▸ How to complete this task: Skip the pictures. Output only the lines below starting at the line with "Baltimore Orioles catcher" and ending at the line with "SOLID Light turquoise self-tie bow tie", both ends included, exactly as they are.

▸ Exercise data:
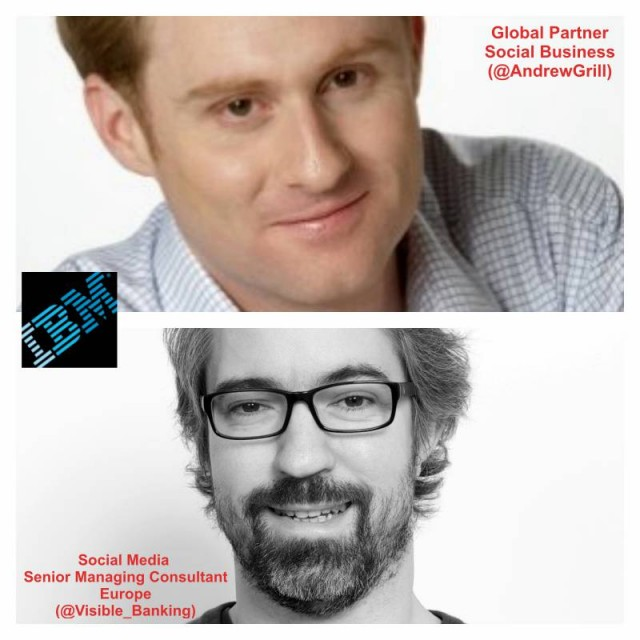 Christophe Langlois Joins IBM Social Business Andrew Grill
...
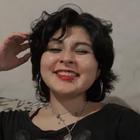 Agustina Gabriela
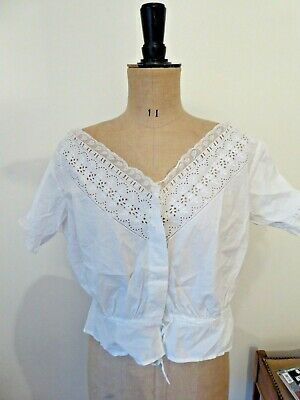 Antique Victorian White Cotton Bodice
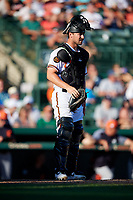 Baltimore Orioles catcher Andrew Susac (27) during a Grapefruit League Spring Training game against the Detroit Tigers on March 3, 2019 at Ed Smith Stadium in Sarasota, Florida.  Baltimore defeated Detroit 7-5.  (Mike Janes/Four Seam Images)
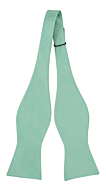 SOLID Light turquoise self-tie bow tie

▸ Your response:
 Baltimore Orioles catcher Andrew Susac (27) during a Grapefruit League Spring Training game against the Detroit Tigers on March 3, 2019 at Ed Smith Stadium in Sarasota, Florida.  Baltimore defeated Detroit 7-5.  (Mike Janes/Four Seam Images)
 SOLID Light turquoise self-tie bow tie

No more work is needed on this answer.